I didn't mean to make a rant not on topic about Ukraine, it is just I think you have to give a lot of context when linking to the words of US warhawks, I feel like I am handing out a powerful pyschedelic or something, I mean look at this shit, this person wrote this and then put THEIR NAME on it...

The US: Winning By Not Interrupting

Napoleon is credited with saying, “Never interrupt your enemy when he is making a mistake,” and this aptly characterizes U.S. IW successes in 2024. The U.S. did not launch many bold, new IW initiatives in 2024. Instead, the U.S. refrained from interrupting Iran, its proxies, and Russia while they made terrible mistakes. This restraint deserves more credit than it receives. For example, the U.S. could have, perhaps, taken initiative and achieved early ceasefires in Gaza and Lebanon, but that would have rescued Assad, Hezbollah, Iran, and maybe even Hamas. By failing to interrupt, the U.S. benefitted from the destruction of Assad, the crippling of Hezbollah and Hamas, and the weakening of Iran. By the same token, a ceasefire in Ukraine would have stopped Russia’s astronomical losses and left it free to use those resources in places like Syria. The U.S. administration resisted the temptation to pursue a counterproductive ceasefire and instead allowed Russian mistakes to proceed uninterrupted.

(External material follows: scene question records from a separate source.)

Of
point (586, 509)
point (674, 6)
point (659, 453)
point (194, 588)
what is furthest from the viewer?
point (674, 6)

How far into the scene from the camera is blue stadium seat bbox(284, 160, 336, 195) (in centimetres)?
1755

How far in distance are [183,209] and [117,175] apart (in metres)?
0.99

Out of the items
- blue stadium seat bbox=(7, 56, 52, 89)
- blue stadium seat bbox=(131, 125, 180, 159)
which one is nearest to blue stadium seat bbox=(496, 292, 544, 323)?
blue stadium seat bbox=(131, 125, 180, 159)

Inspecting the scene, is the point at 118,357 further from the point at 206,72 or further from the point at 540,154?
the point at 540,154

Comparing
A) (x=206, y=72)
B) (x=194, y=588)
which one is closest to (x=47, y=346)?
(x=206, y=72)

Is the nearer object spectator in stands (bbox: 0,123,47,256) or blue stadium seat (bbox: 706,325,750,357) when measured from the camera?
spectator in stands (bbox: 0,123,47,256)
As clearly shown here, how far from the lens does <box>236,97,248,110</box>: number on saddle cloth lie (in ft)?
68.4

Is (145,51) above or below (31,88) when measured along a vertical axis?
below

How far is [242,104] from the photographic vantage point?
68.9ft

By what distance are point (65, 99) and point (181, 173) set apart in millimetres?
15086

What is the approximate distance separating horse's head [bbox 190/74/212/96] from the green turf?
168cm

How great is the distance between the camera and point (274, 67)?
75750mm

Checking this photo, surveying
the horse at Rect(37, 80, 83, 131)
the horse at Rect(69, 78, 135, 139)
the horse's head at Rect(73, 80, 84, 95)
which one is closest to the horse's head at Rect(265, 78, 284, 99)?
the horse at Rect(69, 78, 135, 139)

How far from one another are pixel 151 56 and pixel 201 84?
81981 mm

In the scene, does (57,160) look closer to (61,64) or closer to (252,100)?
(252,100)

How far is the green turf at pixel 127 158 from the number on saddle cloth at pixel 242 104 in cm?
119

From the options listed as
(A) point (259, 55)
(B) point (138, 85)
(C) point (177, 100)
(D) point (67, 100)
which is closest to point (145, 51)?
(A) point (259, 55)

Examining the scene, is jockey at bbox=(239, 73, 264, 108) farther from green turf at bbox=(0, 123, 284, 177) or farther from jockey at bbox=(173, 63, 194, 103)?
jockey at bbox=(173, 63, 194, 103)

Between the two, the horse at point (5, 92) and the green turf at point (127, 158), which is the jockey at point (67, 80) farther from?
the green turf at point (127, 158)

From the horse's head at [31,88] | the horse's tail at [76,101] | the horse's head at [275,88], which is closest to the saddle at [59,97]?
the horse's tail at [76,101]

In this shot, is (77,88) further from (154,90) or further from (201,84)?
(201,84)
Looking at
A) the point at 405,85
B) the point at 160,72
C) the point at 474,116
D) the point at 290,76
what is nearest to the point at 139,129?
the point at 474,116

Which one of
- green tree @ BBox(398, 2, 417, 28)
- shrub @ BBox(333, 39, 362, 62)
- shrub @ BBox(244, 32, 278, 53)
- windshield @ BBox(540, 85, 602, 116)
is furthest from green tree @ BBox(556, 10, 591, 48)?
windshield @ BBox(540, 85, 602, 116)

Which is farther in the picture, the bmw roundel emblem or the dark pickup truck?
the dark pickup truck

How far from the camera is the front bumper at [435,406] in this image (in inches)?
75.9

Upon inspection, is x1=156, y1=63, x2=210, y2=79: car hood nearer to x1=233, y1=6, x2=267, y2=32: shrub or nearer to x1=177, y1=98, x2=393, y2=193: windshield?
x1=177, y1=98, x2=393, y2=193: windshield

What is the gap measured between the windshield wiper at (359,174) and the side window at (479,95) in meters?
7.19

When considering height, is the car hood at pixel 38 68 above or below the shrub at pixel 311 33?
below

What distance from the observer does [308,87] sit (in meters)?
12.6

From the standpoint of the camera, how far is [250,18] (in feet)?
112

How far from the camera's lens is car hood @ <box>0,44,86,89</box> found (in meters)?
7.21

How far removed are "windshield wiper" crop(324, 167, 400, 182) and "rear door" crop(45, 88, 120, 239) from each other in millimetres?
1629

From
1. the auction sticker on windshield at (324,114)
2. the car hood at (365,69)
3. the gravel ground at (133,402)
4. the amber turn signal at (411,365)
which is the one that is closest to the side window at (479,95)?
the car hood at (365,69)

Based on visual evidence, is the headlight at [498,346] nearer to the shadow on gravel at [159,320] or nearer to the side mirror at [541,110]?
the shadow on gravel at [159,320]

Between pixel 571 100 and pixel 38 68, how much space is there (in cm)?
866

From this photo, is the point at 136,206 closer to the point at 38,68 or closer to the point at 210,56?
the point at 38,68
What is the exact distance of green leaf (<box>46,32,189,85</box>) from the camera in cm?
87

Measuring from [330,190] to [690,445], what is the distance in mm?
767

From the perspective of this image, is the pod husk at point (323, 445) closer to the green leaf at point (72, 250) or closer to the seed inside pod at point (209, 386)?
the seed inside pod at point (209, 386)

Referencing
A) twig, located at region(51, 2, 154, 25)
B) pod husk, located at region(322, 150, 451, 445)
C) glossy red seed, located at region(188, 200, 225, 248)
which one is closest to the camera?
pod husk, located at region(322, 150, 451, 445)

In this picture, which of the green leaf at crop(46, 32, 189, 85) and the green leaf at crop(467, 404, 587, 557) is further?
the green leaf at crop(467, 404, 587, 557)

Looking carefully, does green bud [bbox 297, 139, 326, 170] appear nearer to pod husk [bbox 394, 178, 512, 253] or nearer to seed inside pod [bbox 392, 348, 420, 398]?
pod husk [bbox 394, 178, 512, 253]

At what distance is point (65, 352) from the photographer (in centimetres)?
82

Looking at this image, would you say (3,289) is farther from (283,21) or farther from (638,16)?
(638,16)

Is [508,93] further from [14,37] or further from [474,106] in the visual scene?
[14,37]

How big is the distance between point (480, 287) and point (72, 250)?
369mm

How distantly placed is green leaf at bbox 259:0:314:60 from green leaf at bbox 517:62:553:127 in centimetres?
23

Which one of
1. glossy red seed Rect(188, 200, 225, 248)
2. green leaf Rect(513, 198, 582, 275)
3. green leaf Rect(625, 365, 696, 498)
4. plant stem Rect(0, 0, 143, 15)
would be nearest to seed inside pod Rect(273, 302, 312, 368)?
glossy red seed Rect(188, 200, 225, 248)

This emphasizes a broader point about how Ukraine must pursue peace, it must be recognized that this system is stable, the war does not want to be disturbed and those on the sidelines profiting off the war on both sides are in vigorous agreement about that.. or rather were until recently.

I am sorry Ukraine, with allies like these it is a miracle you are beginning to win the war, but you are.